> WHAT NEEDS TO BE DONE
Reproduce word for word everything in the oatcake passage below, from "They reminded me" down to "to make oatcakes.".

> PASSAGE PROVIDED

────────────────

They reminded me of my mother’s. And when I got back, I caught the bus into downtown Fredericton to see her. Although she hadn’t made them in years, my mother was going to show me how to make oatcakes.

“Nobody taught me,” she told me. “I just remember watching Mum make them on a table in the middle of the kitchen. That’s where all the work was done. In the pantry was a barrel of flour, and stored on top, a big board, which came out on the table for baking.”

That afternoon in her apartment close to the river, we measured out quick oats, white flour, a touch of sugar, salt and soda, then worked in with our fingers some soft butter and added enough water to roll them out easily. She used the inverted lid from the sugar canister to cut out a big round, then cut the round into quarters, or farls. We baked them for about 10 minutes. Mum ate her oatcakes spread with butter and still warm from the oven, I ate mine plain. Delicious, either way. She thought we made them a bit thick and mused about the different kinds of oats, for these cakes were not quite the way she remembered her mother’s oatcakes.

────────────────

> INFORMATION PROVIDED
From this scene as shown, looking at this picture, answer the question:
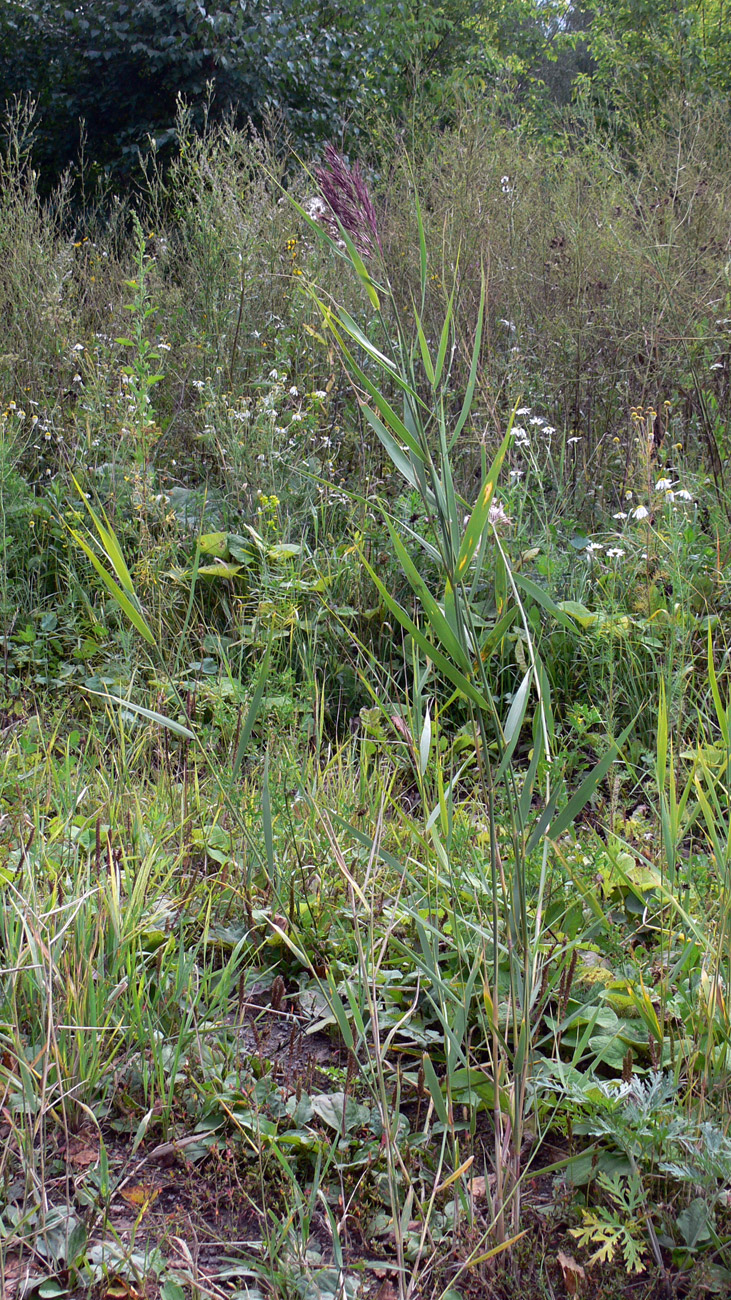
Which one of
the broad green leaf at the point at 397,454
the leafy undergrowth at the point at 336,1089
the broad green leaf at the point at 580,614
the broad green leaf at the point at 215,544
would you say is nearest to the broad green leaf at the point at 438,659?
the broad green leaf at the point at 397,454

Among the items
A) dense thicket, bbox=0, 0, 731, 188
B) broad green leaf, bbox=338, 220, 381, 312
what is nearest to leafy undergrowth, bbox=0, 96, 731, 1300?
broad green leaf, bbox=338, 220, 381, 312

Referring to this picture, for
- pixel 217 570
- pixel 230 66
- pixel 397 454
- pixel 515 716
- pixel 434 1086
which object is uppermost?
pixel 230 66

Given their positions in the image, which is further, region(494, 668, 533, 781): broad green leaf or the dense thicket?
the dense thicket

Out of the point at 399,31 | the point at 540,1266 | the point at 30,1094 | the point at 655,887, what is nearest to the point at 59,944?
the point at 30,1094

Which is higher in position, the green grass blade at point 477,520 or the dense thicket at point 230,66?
the dense thicket at point 230,66

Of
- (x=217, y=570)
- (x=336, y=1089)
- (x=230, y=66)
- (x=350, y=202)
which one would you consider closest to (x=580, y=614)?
(x=217, y=570)

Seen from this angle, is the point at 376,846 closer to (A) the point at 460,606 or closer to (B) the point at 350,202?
(A) the point at 460,606

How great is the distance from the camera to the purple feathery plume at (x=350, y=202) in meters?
1.05

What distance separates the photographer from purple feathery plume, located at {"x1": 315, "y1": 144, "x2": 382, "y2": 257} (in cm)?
105

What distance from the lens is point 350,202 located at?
108 cm

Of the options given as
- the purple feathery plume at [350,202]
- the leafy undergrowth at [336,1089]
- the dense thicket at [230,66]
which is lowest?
the leafy undergrowth at [336,1089]

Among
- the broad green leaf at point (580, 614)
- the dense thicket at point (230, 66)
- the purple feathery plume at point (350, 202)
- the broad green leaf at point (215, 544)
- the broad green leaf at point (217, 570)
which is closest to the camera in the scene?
the purple feathery plume at point (350, 202)

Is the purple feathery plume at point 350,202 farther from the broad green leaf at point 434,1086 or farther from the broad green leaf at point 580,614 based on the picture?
the broad green leaf at point 580,614

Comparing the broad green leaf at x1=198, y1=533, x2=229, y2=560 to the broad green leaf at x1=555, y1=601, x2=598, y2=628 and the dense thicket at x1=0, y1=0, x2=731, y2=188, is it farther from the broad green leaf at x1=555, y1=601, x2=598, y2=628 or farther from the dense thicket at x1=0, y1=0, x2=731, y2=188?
the dense thicket at x1=0, y1=0, x2=731, y2=188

────────────────

> RESULT
They reminded me of my mother’s. And when I got back, I caught the bus into downtown Fredericton to see her. Although she hadn’t made them in years, my mother was going to show me how to make oatcakes.